Replacing the database through load requires that the database first be deleted [usually found in /var/lib/neo4j/data/databases on linux machine] and then its permissions be recursively set for the neo4j:adm user:group.

Successive Data Migrations

Unfortunately, gbifIDs are not persistent. These occasionally disappear through processing at GBIF's end. As a result, claims may no longer point to an existing occurrence record and these must then be purged from the user_occurrences table. The following SQL statement can remove these with successive data imports from GBIF:

  DELETE uo FROM user_occurrences uo LEFT JOIN occurrences o ON uo.occurrence_id = o.gbifID WHERE o.gbifID IS NULL;

Other considerations are how to get MySQL dump files back on the server. For fastest execution, dump separate tables into each dump file.

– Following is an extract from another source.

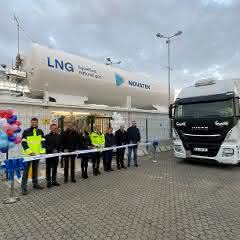 Bis zu 120 Lkw täglich betankbar: Neue LNG-Tankstelle in Rostock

  mysqlcheck -u root -o bloodhound
  mysqldump --user root --opt bloodhound agents | gzip > agents.sql.gz
  mysqldump --user root --opt bloodhound occurrences | gzip > occurrences.sql.gz
  etc...

Alternatively, mydumper and myloader can be used to accelerate these tasks.

  brew install mydumper
  mydumper --user root --database bloodhound --table-list agents,occurrence,occurrence_recorders,occurrence_determiners,taxa,taxon_occurrences,taxon_determiners --compress --no-schemas --threads 8 --outputdir /Users/dshorthouse/bloodhound_dump

  apt-get install mydumper
  myloader --database bloodhound --user bloodhound --password --threads 8 --directory /home/dshorthouse/bloodhound_restore

License

The MIT License (MIT)

Copyright (c) David P. Shorthouse

Permission is hereby granted, free of charge, to any person obtaining a copy of this software and associated documentation files (the "Software"), to deal in the Software without restriction, including without limitation the rights to use, copy, modify, merge, publish, distribute, sublicense, and/or sell copies of the Software, and to permit persons to whom the Software is furnished to do so, subject to the following conditions:

The above copyright notice and this permission notice shall be included in all copies or substantial portions of the Software.

THE SOFTWARE IS PROVIDED "AS IS", WITHOUT WARRANTY OF ANY KIND, EXPRESS OR IMPLIED, INCLUDING BUT NOT LIMITED TO THE WARRANTIES OF MERCHANTABILITY, FITNESS FOR A PARTICULAR PURPOSE AND NONINFRINGEMENT. IN NO EVENT SHALL THE AUTHORS OR COPYRIGHT HOLDERS BE LIABLE FOR ANY CLAIM, DAMAGES OR OTHER LIABILITY, WHETHER IN AN ACTION OF CONTRACT, TORT OR OTHERWISE, ARISING FROM, OUT OF OR IN CONNECTION WITH THE SOFTWARE OR THE USE OR OTHER DEALINGS IN THE SOFTWARE.